Behind her, the old man croaked, “Lady…” but she kept walking with the candle and he was forced to follow. At the fourth opening, Sairshee halted. Moisture clung thicker near this mouth, the air stirring sluggishly around it.
“Through here.”
“Lady, I would like to go back.”
“Nonsense. We are almost there. You would not so casually throw aside my hospitality, would you?” The old man mumbled something, but when she entered, he followed.
She led him through a winding passage with more tight branches, like a turf maze. As they proceeded, a charnel smell grew, the stink of something dead, and the air became wetter still, so that one could almost see it, hanging luminous around the candle flame. Here and there they passed niches holding ancient, jawless skulls, stacked cheek to cheek, or thick bones arranged like c
ords of wood. It appeared the moisture had had its way, for some of the bones were fused in long, thin spills of something like translucent cave milk while others sprouted — from pitted nose and eye — albino roots that trailed down the wall, as delicate and kinked as spider legs.
The old man slowed. The space between he and Sairshee widened. When they arrived at another door, she drew forth her keys again and with a great, scraping effort, pulled it open. Fifteen feet away the tinker stood, leaning to the side, peering past her into the murk of the room.
“Ye’re kind, but I’ve troubled ye too much. I’ll return as I came, an’ it please ye.”
“It does not please me. I have not come all this distance only to return. Please take some food.”
“I’ve no wish to trouble ye, but ye’ve got the light.”
“Yes. And I will not be going back until you’ve been fed.”
He looked over his shoulder and back at her.
“God bless ye fer yer kindness, but I’ll find me own way back.”
He stepped backwards, eyes still on her, then swung around, groping, already struggling with the dark. Excitement and anger mingled as Sairshee hurried after him, sliding a knife from a fold of her dress. The old man lurched ahead, fast as he could through the narrow tunnel. His shadow, stick thin, staggered before him and she came behind, knife and candle. Her arm flashed up and then down, blade stabbing deep. The tinker screamed, stumbling to the floor.
“Lord, save me!”
His cries were of no concern; they rose up sharp and echoing, but sound could not leave the skein of tunnels, and soon she was done. Afterwards, flush with excitement, Sairshee dragged his corpse to the intended room, a small chamber with weeping walls.

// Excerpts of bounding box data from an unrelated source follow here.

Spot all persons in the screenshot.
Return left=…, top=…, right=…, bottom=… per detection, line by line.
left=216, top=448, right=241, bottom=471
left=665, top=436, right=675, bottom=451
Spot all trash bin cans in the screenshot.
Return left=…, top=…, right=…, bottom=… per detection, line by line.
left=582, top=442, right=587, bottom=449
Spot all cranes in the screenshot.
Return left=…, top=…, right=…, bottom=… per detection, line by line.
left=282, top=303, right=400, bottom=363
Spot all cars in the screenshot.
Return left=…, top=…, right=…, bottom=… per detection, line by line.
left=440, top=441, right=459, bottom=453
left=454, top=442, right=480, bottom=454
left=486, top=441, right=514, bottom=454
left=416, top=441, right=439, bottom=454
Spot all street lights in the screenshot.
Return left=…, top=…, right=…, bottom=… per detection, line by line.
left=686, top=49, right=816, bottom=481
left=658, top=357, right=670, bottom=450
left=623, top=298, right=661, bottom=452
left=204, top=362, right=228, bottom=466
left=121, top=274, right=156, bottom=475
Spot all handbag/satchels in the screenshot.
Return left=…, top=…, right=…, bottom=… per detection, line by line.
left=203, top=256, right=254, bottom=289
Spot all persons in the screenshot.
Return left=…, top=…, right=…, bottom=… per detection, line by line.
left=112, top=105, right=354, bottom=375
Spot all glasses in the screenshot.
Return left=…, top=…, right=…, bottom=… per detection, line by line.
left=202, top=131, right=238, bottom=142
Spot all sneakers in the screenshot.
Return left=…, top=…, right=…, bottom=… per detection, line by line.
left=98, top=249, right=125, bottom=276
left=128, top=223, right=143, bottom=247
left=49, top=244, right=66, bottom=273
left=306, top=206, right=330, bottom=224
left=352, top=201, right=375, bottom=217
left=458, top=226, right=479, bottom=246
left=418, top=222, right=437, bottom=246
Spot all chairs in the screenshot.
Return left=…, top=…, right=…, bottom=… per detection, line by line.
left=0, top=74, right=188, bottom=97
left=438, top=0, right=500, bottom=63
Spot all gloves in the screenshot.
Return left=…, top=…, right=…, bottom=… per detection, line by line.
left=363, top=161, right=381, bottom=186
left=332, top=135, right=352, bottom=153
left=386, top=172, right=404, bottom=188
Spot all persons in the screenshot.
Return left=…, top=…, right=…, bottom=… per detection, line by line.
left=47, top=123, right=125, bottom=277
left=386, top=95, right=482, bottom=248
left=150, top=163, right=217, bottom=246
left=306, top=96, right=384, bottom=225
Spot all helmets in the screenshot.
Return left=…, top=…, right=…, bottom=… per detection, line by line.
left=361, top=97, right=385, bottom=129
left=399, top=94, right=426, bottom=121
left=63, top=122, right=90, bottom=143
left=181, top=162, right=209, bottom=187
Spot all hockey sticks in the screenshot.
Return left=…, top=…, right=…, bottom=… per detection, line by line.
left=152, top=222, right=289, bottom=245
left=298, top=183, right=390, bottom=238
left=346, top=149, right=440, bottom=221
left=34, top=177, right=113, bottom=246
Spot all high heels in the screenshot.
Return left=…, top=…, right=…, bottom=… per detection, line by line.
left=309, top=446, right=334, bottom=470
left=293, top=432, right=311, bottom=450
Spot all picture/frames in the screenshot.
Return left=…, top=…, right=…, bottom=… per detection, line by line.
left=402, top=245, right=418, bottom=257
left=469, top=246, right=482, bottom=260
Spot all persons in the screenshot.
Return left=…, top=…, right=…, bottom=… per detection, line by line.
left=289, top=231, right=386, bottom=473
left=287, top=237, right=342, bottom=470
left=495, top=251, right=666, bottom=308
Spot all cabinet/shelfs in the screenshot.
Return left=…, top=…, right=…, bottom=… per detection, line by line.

She knelt now with her back straight and every muscle rigid as though locked in some physical struggle. Each implement of the ritual was placed precisely as it should be. The old man, looking oddly deflated, lay in the center of the room. All was ready for her to commence the incantation. The preparations, in fact, had been complete for some time…and still she remained as she was.